AIUG: AA

AI Usage Grade

AA - No AI used for content

Jul 02, 2019 [rss]

/Reg(ul[ae]r)?[\s_-]*Ex(pres{2}ions?|p)?/i

The mess of a title you see above isn't as messy as it might first seem. Despite it's seemingly irregular patterns that clutter what might otherwise look like a word, that string of symbols is called a Regular Expression. Let's start by looking at a much simpler regex, /hello/. If you were to test this regex against this string "hello world", you would match "hello".

// Regex example in JavaScript

const string = 'Three hundred flies flew over the fried rice.';

const match = string.match(/flies/);    // Search for "flies" with regex
const index = string.indexOf('flies');  // Search for "flies" with <String>.indexOf()

if (match !== null) console.log('String contains "flies"!');
if (index !== -1  ) console.log('String contains "flies"!');

In the above example, regex is used to check if a string contains the word "flies". Since the string does contain that word, it will "match" the word, and return something that is not null. If it fails to match (the string doesn't contain "flies"), it will return null. Below the line that tries to match a regex, is a line that does the same with <String>.indexOf(). That function returns the position (index) of the first occurrence of a substring in a different string. If it doesn't find any occurrence of that substring, it will return -1 instead. This function is faster than <String>.match(), because the match function is capable of a lot more.

#
Match Output

Different regex implementations may have different forms of output. Some software that lets you search with regex, will usually just highlight the matching sequences, and/or let you jump to them. In JavaScript, the <String>.match() function returns an array, but it has some extra properties added.

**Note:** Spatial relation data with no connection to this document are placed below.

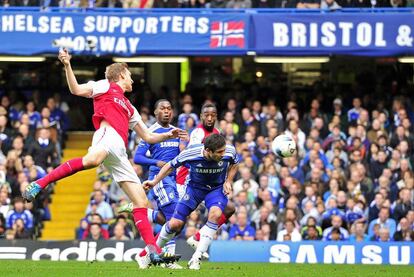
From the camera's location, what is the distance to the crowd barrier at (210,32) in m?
27.1

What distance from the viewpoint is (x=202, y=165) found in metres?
16.0

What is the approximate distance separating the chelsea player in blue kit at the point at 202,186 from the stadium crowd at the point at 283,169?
6987 mm

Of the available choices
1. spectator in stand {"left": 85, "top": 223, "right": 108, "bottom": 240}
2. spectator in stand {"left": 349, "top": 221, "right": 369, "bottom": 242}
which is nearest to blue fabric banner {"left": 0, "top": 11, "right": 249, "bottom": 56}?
spectator in stand {"left": 85, "top": 223, "right": 108, "bottom": 240}

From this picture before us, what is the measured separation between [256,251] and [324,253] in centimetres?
117

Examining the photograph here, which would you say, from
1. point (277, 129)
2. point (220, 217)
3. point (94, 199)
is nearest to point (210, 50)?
point (277, 129)

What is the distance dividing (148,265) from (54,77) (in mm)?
15821

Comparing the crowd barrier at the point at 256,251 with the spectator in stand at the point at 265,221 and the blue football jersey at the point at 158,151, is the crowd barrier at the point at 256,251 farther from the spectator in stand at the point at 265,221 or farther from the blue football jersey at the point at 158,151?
the blue football jersey at the point at 158,151

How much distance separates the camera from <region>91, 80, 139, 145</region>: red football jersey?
15023mm

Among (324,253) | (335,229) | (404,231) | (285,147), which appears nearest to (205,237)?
(285,147)

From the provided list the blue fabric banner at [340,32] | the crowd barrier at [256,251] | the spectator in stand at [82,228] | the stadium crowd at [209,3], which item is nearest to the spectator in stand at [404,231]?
the crowd barrier at [256,251]

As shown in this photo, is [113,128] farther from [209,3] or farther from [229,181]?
[209,3]

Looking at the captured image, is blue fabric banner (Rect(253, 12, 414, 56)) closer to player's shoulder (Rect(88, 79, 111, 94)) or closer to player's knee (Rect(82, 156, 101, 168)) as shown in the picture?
player's shoulder (Rect(88, 79, 111, 94))

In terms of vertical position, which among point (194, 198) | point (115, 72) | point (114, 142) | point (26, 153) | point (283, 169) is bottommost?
point (194, 198)

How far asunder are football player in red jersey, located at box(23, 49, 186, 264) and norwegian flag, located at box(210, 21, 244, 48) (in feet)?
39.1
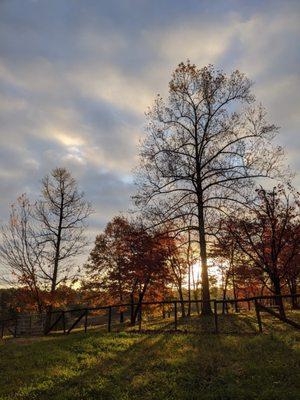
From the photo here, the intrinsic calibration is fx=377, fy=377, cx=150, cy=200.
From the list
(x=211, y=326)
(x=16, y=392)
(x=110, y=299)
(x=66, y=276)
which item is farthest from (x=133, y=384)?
(x=110, y=299)

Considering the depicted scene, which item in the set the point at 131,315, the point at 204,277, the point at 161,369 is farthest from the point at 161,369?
the point at 131,315

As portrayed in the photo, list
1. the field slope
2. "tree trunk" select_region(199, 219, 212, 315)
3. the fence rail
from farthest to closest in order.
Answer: "tree trunk" select_region(199, 219, 212, 315), the fence rail, the field slope

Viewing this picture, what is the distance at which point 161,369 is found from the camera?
1016 centimetres

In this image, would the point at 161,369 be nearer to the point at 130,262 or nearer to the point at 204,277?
the point at 204,277

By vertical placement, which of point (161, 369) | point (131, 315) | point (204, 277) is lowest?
point (161, 369)

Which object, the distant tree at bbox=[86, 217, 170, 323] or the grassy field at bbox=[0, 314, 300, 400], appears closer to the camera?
the grassy field at bbox=[0, 314, 300, 400]

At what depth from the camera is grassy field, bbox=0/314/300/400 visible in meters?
8.29

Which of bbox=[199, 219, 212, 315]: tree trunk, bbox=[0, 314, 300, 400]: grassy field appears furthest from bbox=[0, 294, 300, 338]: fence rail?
bbox=[0, 314, 300, 400]: grassy field

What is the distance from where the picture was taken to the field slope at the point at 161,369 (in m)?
8.28

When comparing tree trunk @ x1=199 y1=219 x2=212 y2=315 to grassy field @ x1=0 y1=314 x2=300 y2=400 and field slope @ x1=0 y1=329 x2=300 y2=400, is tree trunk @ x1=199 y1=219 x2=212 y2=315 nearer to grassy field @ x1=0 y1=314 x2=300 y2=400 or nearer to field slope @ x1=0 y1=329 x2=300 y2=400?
grassy field @ x1=0 y1=314 x2=300 y2=400

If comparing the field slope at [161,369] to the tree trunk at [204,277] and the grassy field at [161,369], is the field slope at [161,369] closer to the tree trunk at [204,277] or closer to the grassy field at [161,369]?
the grassy field at [161,369]

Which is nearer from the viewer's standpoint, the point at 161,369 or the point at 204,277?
the point at 161,369

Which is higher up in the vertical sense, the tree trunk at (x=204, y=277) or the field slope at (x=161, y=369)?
the tree trunk at (x=204, y=277)

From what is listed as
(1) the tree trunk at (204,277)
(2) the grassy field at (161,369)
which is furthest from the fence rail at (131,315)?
(2) the grassy field at (161,369)
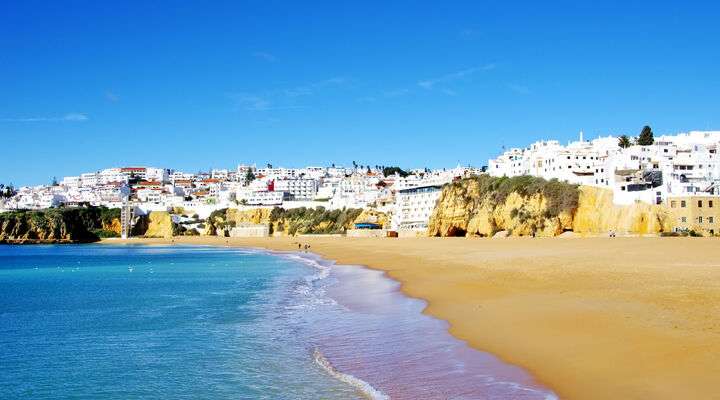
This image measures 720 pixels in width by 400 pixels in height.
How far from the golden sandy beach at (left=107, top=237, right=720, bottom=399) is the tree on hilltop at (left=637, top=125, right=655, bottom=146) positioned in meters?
51.5

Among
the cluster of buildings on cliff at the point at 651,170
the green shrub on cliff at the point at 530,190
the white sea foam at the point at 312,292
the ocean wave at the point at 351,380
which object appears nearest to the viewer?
the ocean wave at the point at 351,380

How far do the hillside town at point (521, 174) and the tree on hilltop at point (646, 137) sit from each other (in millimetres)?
185

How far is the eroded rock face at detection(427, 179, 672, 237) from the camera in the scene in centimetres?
4534

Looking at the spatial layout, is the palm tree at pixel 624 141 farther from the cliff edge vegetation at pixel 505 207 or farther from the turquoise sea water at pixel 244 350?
the turquoise sea water at pixel 244 350

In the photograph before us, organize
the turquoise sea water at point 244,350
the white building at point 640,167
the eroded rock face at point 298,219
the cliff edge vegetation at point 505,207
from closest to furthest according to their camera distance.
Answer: the turquoise sea water at point 244,350, the white building at point 640,167, the cliff edge vegetation at point 505,207, the eroded rock face at point 298,219

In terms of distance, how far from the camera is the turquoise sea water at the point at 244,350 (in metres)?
9.33

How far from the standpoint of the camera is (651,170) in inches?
2067

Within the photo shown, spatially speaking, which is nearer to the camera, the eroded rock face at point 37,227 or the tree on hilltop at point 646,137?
the tree on hilltop at point 646,137

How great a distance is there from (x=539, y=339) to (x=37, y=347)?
10153mm

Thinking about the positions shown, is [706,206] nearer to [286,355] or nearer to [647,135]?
[647,135]

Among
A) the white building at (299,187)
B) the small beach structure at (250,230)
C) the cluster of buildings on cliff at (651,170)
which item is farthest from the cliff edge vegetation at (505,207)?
the white building at (299,187)

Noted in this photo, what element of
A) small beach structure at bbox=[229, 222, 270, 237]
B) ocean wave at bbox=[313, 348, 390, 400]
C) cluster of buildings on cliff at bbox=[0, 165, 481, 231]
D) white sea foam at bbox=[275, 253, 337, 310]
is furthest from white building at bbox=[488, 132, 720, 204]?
small beach structure at bbox=[229, 222, 270, 237]

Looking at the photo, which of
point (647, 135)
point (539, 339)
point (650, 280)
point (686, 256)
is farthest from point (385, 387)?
point (647, 135)

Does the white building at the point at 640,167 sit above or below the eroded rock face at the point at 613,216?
above
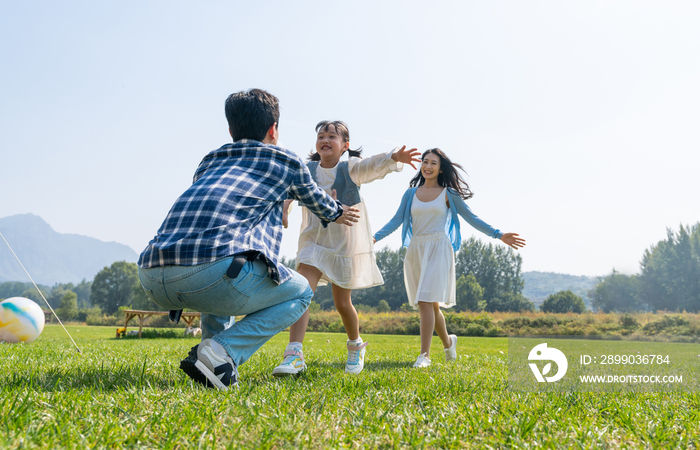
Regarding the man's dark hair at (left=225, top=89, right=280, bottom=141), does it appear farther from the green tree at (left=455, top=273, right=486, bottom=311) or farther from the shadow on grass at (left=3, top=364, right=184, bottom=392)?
the green tree at (left=455, top=273, right=486, bottom=311)

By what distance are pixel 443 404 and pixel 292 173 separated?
5.02ft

The 0 index of the array holds the matched substring, which in the case of the example above is just 'flies'. The array also has a <Match>.index variable which holds the position of the match, same way <String>.indexOf() works. Lastly, it has a <Match>.input variable which holds the input string. In the case of the example above, that would be 'Three hundred flies flew over the fried rice.'. With the way we've used the match function so far, it will only ever have one index, making it a pretty weird array, however we'll see why it is an array later.

#
Alternative Matches

Say you're searching through the entirety of the e-book, The Witcher: Sword of Destiny, and you want to figure out exactly how many times the word "diverge" is mentioned. Just searching for the word "diverge" won't do. What about when he writes "diverging" or "diverged"? You'd have to search multiple times with different strings. Here is where /regex/ and normal "strings" differ. Strings consist of characters ("a", "b", "x", "_", "9", ".", etc.), but regular expressions consist of tokens. Many of these tokens simply represent a character, /a/ = "a", /b/ = "b", /x/ = "x", /_/ = "_", /9/ = "9", however some tokens represent different patterns. /./ for example, represents "any character". If you were to match something against /./, any character of any string would match it. The only case where string.match(/./) returns null is if string is empty (""). This is why it's called matching instead of something like searching - you're trying to match patterns. If you want to match a character which already has a use, like /./, you can escape it with a backslash (\). /\./ matches ".".

const string = 'The diverging path diverged between the ' +
               'divergent forest and the divine swamp.';

console.log(string.match(/diverge|diverging|divergent|divine|divorce/));

Using the pipe (|) symbol token, you can search for an occurrence of something or something else or something else and so on. All in all, this regex matches diverging, diverged, divergent and divine. It does not match divorce, since that isn't in the input string. One problem with this is that even though it is able to match multiple words, and even through the match function returns an array, it will only ever match the first diverging, and then stop parsing the string. Once it has matched one thing, it's satisfied. To match all occurrences in the string, you could use the g flag (short for "global") on the regex.

const string = 'The diverging path diverged between the ' +
               'divergent forest and the divine swamp.';

console.log(string.match(/diverge|diverging|divergent|divine|divorce/g));

This makes the regex search the whole string, and not stop after it has found a match. It also changes the output to be an array of each matched word, but it looses the variables <Match>.input and <Match>.index.

#
Grouping Characters

The regex we have above is really just a list of words it tries to match. We can make the list shorter, and the regex faster by using capturing groups. A capturing group is defined simply by wrapping some characters in (parentheses).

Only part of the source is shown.